• [Assignment]
Tally the lines containing "Zealand" in this data. Respond with the tally alone.

• [Stored data]
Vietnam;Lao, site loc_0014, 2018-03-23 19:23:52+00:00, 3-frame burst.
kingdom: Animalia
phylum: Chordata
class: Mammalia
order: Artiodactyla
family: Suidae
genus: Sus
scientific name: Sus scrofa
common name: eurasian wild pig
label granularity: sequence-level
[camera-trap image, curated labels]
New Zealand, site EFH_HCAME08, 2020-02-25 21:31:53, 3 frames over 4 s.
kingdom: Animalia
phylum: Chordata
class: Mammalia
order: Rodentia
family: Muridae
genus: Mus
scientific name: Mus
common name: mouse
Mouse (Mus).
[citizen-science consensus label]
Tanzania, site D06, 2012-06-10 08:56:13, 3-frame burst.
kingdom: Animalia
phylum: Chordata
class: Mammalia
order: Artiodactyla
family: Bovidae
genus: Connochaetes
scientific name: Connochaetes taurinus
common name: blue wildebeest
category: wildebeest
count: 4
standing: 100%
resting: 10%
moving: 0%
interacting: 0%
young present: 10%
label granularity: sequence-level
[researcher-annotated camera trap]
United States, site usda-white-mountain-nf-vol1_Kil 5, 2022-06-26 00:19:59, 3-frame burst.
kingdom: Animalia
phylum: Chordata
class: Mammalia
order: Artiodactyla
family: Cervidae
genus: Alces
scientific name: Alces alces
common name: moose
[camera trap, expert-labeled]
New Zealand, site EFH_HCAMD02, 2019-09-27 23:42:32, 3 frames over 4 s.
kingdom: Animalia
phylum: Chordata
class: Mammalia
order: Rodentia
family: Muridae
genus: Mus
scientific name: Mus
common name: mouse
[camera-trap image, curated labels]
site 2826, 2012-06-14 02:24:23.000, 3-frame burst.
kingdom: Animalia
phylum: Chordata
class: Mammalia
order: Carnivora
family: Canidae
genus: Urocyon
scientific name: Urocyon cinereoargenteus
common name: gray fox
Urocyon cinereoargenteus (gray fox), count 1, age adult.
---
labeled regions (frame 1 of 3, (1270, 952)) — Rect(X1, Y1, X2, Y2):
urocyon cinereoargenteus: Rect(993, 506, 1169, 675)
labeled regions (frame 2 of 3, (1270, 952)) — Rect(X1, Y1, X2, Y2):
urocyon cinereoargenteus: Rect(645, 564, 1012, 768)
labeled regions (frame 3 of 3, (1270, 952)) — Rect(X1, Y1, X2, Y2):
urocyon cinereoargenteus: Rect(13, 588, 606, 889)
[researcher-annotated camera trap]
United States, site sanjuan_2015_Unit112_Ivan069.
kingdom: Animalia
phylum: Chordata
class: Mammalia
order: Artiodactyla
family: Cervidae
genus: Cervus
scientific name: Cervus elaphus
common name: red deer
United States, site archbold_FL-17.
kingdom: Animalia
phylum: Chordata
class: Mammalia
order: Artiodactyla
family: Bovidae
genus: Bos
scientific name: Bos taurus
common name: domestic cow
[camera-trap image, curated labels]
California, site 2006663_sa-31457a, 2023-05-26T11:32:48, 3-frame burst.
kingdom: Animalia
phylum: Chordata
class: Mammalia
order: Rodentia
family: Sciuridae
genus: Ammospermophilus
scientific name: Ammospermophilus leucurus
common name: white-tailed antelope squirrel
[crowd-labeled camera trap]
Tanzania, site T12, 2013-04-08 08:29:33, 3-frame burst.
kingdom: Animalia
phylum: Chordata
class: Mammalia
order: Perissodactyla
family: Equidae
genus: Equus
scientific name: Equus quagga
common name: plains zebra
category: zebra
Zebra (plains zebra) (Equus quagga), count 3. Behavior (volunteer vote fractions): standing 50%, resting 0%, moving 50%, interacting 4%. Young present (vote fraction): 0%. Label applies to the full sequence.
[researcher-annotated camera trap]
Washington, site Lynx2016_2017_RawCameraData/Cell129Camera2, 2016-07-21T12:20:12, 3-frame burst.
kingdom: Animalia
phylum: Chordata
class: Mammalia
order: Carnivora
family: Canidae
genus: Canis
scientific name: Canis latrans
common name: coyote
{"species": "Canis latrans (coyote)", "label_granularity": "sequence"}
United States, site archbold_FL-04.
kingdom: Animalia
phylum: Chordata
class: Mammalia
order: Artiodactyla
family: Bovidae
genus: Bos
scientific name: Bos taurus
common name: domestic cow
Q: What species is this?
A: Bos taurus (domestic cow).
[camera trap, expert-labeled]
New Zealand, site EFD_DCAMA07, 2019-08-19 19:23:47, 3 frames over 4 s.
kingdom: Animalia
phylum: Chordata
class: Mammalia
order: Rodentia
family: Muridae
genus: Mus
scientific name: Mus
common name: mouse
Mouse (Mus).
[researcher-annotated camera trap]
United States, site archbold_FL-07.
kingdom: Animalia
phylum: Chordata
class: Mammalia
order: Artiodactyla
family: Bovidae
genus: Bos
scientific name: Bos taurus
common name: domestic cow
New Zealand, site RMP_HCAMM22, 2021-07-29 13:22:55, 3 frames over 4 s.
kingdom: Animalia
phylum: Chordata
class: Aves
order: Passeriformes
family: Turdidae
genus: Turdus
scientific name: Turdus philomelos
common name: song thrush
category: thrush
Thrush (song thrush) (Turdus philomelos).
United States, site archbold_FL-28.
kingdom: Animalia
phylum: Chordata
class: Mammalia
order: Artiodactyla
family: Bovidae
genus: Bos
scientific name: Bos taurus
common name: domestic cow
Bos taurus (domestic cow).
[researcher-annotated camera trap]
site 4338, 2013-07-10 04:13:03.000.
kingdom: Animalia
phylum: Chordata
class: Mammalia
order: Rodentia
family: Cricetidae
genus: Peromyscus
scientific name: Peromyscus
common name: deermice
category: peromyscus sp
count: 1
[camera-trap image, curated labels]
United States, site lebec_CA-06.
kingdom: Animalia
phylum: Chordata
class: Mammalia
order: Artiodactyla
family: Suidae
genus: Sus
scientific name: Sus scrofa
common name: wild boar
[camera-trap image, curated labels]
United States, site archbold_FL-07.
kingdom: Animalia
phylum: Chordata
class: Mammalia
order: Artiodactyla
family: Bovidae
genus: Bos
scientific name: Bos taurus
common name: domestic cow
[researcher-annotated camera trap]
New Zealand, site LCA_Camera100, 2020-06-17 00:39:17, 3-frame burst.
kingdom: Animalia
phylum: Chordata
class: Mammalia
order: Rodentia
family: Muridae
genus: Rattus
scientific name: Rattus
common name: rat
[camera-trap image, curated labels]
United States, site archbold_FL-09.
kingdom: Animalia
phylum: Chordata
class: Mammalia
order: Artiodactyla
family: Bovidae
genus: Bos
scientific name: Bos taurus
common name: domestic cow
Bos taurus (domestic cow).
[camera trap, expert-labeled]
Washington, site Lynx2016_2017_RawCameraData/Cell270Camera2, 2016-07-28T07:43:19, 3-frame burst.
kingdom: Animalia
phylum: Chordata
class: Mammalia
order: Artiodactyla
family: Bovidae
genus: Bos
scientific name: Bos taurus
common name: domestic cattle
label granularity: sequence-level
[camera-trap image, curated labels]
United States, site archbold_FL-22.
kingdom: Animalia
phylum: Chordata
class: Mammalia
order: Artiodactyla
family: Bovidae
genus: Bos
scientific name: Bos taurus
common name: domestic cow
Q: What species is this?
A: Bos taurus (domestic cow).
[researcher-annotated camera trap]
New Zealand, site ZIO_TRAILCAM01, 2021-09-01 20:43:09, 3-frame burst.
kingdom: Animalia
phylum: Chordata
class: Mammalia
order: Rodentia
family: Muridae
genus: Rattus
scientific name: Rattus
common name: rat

• [Exercise answer]
6